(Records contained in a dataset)
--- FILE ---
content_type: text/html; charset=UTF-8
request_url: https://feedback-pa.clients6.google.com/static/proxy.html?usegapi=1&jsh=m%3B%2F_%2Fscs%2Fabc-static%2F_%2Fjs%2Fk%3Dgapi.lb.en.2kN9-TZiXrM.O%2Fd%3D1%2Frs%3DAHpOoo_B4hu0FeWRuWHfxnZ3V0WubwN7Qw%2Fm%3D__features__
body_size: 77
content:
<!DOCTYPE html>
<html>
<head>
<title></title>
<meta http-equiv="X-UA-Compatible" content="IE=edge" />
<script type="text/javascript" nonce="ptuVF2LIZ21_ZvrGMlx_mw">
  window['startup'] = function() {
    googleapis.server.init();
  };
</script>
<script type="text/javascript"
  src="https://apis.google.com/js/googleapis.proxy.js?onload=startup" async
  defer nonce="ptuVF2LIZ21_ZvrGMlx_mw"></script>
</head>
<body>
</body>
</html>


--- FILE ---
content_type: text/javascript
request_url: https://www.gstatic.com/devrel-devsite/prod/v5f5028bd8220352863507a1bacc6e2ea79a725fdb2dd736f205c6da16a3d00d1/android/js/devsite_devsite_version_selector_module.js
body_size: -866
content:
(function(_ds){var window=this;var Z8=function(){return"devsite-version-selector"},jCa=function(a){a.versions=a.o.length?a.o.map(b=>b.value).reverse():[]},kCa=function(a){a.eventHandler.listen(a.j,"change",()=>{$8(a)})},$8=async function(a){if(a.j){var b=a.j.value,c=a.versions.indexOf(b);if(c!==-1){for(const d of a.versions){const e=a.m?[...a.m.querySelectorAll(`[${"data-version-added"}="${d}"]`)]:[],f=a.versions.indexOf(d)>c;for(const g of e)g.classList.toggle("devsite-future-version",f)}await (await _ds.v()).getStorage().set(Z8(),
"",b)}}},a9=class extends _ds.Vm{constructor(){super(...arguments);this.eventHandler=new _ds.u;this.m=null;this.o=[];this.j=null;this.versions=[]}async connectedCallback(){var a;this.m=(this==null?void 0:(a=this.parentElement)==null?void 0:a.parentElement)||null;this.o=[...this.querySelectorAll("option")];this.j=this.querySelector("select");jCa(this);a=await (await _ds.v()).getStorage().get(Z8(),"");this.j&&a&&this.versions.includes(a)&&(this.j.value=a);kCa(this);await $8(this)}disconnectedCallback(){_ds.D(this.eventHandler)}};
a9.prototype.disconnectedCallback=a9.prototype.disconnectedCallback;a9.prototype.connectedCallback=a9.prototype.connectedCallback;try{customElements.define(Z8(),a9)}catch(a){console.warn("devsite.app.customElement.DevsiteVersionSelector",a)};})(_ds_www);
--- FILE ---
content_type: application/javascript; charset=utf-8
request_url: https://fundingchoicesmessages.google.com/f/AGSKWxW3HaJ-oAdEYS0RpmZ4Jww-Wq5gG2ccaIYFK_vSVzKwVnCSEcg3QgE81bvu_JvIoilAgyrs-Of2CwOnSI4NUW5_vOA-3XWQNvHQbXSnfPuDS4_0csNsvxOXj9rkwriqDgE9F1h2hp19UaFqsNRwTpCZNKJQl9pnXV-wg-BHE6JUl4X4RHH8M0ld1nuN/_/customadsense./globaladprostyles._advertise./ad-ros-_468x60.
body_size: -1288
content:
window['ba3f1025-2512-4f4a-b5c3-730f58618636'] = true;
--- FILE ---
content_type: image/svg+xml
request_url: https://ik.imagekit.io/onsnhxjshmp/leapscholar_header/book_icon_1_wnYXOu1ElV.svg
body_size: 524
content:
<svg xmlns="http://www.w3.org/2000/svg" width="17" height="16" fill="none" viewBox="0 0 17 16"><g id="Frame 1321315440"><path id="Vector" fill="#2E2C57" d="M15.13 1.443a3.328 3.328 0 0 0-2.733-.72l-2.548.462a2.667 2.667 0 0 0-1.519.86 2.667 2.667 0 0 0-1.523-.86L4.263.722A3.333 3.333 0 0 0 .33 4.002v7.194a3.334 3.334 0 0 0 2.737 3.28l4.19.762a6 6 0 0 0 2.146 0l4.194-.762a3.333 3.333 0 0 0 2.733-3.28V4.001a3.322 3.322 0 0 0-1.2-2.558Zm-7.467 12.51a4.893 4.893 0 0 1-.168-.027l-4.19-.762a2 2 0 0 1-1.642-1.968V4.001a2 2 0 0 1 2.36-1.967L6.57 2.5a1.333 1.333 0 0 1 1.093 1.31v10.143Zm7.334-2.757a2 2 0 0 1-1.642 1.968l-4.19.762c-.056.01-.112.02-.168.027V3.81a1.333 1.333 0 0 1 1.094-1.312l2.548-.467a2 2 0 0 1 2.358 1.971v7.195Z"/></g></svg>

Required work: Whenever the string "text" occurs in a line of the entries above, copy that line.

Answer box:
content_type: text/html; charset=UTF-8
<script type="text/javascript" nonce="ptuVF2LIZ21_ZvrGMlx_mw">
<script type="text/javascript"
content_type: text/javascript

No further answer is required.